Sunset found him a hundred yards below the summit, in a little dell beside a covert of mountain larches. Aillas cut himself a bed of boughs, tied his horse on a long tether near a rivulet seeping from a spring. Forgoing the comfort of a fire, he ate bread and cheese from his saddlebag. From his pouch he brought Never-fail and watched as the tooth swung to the northeast, with perhaps a trifle more easting than before.
He tucked Never-fail into his pouch, shoved pouch and saddle-bags deep under a laurel bush and went out on the ridge to look around the landscape. Afterglow had not yet left the sky and a full moon of enormous dimensions rose from the black loom of Forest Tantrevalles. Nowhere could be seen gleam of candle or lamp, nor the flicker of fire.
Aillas considered the flat summit, only a hundred yards above.
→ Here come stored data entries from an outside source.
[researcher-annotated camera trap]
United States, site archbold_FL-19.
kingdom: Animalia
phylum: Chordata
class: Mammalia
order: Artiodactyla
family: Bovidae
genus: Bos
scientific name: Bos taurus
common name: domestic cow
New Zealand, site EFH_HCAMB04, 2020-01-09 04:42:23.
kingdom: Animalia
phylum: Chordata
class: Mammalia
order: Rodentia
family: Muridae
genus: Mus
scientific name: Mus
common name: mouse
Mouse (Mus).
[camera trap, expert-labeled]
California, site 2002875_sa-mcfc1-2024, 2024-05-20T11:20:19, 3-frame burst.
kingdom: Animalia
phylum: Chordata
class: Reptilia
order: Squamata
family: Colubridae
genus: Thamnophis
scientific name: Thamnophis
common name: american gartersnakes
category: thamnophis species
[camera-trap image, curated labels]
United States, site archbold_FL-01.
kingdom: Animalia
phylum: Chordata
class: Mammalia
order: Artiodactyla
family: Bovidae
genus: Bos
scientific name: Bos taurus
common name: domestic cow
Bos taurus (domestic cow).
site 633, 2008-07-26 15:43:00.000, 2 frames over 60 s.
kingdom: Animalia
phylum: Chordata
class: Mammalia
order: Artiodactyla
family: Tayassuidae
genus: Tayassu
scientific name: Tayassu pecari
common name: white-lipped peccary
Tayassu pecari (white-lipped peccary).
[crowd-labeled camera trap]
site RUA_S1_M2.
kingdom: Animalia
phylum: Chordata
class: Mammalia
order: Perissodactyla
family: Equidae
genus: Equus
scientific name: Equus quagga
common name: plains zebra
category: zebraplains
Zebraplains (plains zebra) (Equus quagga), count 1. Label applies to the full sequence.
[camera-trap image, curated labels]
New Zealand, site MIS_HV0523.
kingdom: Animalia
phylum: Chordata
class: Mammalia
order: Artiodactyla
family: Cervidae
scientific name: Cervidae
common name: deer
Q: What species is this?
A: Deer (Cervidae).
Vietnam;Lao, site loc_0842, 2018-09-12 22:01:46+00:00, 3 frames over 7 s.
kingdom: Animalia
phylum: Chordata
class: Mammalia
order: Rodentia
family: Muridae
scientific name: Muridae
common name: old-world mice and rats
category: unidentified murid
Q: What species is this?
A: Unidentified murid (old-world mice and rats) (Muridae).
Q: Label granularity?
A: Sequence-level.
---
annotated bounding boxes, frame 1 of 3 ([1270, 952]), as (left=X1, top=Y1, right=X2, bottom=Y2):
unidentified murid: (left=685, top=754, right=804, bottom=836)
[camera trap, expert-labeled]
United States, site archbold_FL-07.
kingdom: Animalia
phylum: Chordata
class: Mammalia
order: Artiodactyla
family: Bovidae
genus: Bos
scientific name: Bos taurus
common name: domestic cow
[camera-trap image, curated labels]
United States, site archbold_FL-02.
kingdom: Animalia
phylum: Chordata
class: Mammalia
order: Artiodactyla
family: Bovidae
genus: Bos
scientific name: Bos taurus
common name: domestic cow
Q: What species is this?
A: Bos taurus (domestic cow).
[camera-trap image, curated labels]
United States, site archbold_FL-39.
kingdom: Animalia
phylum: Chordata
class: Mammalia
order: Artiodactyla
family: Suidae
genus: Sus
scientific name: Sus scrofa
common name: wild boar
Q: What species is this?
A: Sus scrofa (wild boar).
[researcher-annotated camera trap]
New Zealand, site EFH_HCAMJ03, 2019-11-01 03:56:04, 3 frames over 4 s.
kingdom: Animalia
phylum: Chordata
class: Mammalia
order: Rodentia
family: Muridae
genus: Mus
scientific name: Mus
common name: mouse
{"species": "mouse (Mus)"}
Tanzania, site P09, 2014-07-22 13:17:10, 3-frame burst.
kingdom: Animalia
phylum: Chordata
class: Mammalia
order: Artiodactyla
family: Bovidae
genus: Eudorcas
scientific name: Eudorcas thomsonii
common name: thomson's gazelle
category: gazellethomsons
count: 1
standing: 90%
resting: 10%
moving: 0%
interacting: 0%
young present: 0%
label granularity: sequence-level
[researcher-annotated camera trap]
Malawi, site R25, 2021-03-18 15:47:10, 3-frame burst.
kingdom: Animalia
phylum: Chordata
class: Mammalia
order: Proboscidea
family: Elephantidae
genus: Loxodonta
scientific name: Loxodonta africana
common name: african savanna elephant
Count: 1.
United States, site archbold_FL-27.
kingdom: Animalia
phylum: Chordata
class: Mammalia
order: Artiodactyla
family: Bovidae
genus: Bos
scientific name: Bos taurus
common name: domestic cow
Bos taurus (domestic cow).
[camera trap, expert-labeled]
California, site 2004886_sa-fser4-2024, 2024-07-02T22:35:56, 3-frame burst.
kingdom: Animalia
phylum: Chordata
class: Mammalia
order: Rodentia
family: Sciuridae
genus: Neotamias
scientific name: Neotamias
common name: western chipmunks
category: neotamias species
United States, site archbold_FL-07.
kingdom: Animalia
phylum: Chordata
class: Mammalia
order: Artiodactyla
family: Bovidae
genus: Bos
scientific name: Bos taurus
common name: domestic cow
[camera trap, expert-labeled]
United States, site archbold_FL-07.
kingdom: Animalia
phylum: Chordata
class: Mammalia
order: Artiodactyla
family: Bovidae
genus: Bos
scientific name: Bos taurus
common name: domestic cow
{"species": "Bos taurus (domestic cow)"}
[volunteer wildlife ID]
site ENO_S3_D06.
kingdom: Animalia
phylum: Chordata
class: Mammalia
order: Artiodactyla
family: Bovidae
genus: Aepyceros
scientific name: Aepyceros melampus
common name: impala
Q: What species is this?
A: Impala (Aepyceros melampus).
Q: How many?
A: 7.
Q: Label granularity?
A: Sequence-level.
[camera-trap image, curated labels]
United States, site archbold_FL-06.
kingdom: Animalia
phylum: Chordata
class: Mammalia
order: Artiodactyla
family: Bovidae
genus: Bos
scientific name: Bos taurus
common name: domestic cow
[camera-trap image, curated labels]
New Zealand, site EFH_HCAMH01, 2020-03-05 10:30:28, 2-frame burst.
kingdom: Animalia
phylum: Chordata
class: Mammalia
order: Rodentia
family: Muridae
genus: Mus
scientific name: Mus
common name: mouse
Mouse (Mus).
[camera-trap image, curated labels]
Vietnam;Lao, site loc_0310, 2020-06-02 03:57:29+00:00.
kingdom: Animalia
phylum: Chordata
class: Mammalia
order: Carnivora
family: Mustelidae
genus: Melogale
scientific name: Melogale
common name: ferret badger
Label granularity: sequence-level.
In the half-light he noticed a trail; others had fared this way before, though not by the route he had come.
Aillas followed the path to the summit to find a flat area of three or four acres, with a stone altar and five dolmens at the center, standing stark and quiet in the moonlight.
Giving wide berth to the altar Aillas crossed the flat summit, to where the opposite brink dropped away in a cliff. Tintzin Fyral seemed so close that he might have flung a stone across and down to the roof of the highest tower. The castle was illuminated as if for a gala, windows aglow with golden light. Along the ridge behind the castle hundreds of small fires flickered red and orange; among them moved a company of tall somber warriors, to a number Aillas could not estimate. At their back, dim in the firelight, stood the gaunt frames of four large siege engines. Clearly here was no chance or capricious escapade.